David Cameron's referendum is a chance to save the European Union from selfish Albion

Martin O'Keeffe
Thursday 29 October 2015 16:14 GMT
Comments
General de Gaulle, President of France, was right to say 'No' to Britain's membership in 1963
General de Gaulle, President of France, was right to say 'No' to Britain's membership in 1963

Let’s be clear, I am a European.

Born in the Republic of Ireland, educated there and in England. My partner was born in England of Spanish parents (she has a Spanish passport rather than a UK one: €12 against £85). So how should I vote in the EU referendum: Remain or Leave?

To cut to the chase I think it will have to be Leave. Why?

When the UK applied to join the EEC, Charles de Gaulle blocked us as he knew Britain was incompatible with the rest of Europe, economically and culturally. He was aware that the UK looked after the UK’s interests – it was desperate for markets, and had no desire to see a single European entity emerge.

Is the UK a brake on progress towards a federal and democratic state called Europe? I believe it is. When a Prime Minister can say, “I have no romantic attachment to the European Union and its institutions; I'm only interested in two things: Britain's prosperity and Britain's influence”, you know he is not a team player in the EU. Imagine for a moment that the statement had been made by Angela Merkel or Nicola Sturgeon.

How would the political parties in the UK or England have reacted? Cameron himself would probably have put on his “I’m very angry” tone, red faced, cheeks puffed up. The press and commentators would have gone into meltdown. Yet here we have a Prime Minister telling his peers across Europe that he is only in it for what he gets and has no interest in putting any effort into helping them.

The UK will always act in its own interests. The expansion of the EU to the east was promoted by the UK. It is interesting see this expansion now used as an argument against the UK's being a member. Of course the feeling has always been that the UK pushed for this as it thought the east would back the UK position and be a counter to the Franco-German hegemony.

The left in the UK has been just as selfish. While in 1975 it campaigned for out, it soon found the social policies were exactly the type of legislation it wanted (I suspect to many leftwingers it was a way to get under the skin of right). To see the likes of Kate Hoey regurgitating the words of Bennites in opposition to the EU is galling. But who cares where Labour stands today?
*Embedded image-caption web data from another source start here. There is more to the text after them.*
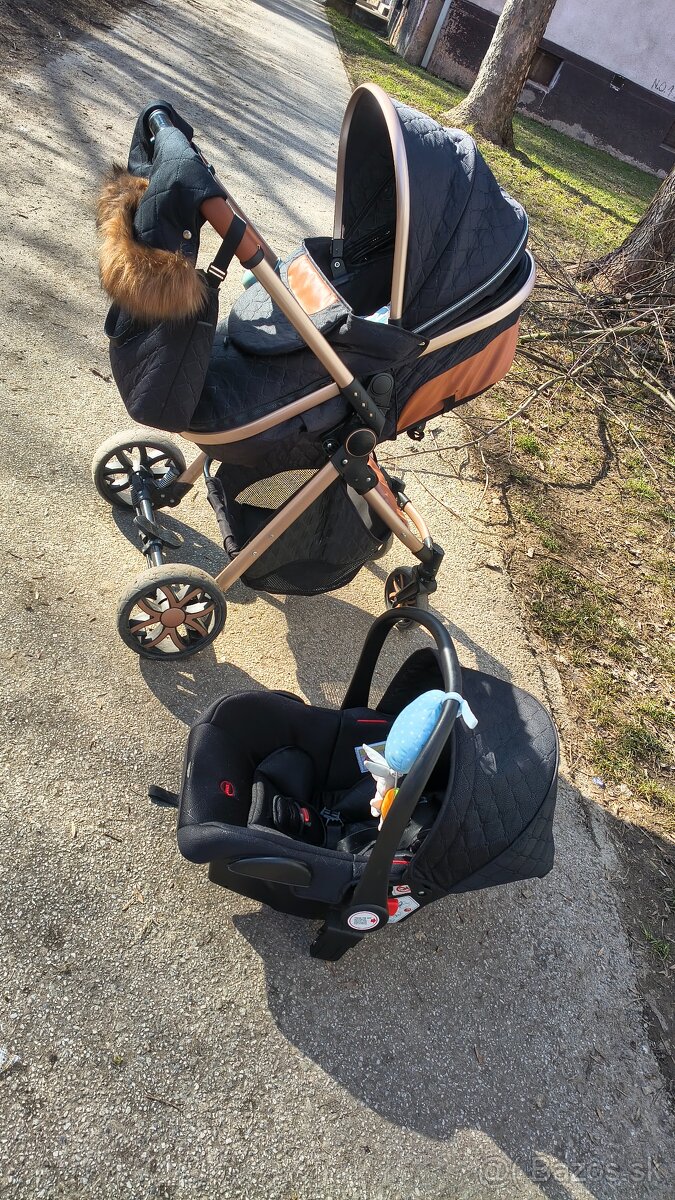 Predám 3kombinaciu - 2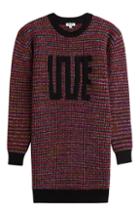Kenzo Wool Sweater Dress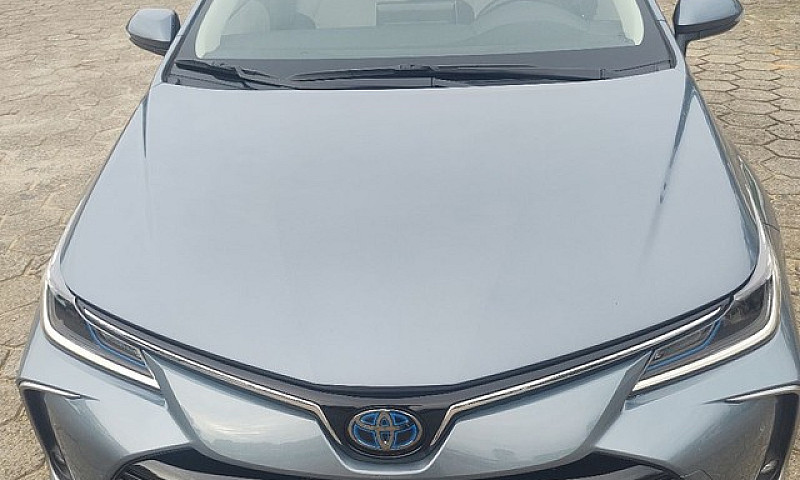 Corolla Altis  Hybri...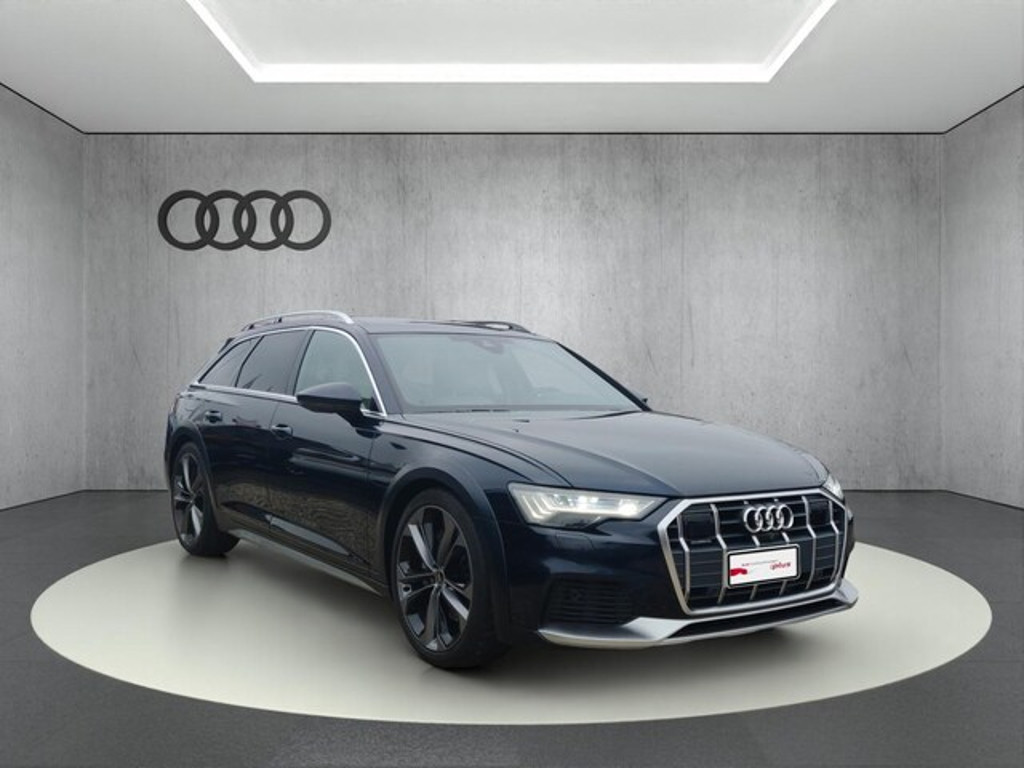 Audi A6 allroad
On the radio we hear Nigel Farage saying that, by leaving the EU, Britain would regain its pride. Most will ask: when was its pride lost? Is he so lost in his own echo chamber that he believes a pint and a fag are nationhood? Mr Farage would do well to remember the old adage, “pride comes before a fall”. Of course it was a fall that first led the UK into the EU (remember “the sick man of Europe”): again, self-interest won the day.

I’ll always be a European, no matter where I live. It’s likely I will retire to Spain. I have the luxury of free movement by virtue of my birth. Will my UK friends? I don’t know. Unless there is a considerable move away from the narrow self-interested view of UK politicians over the next year, my vote, as an EU citizen with a vote in the UK, will be to Leave.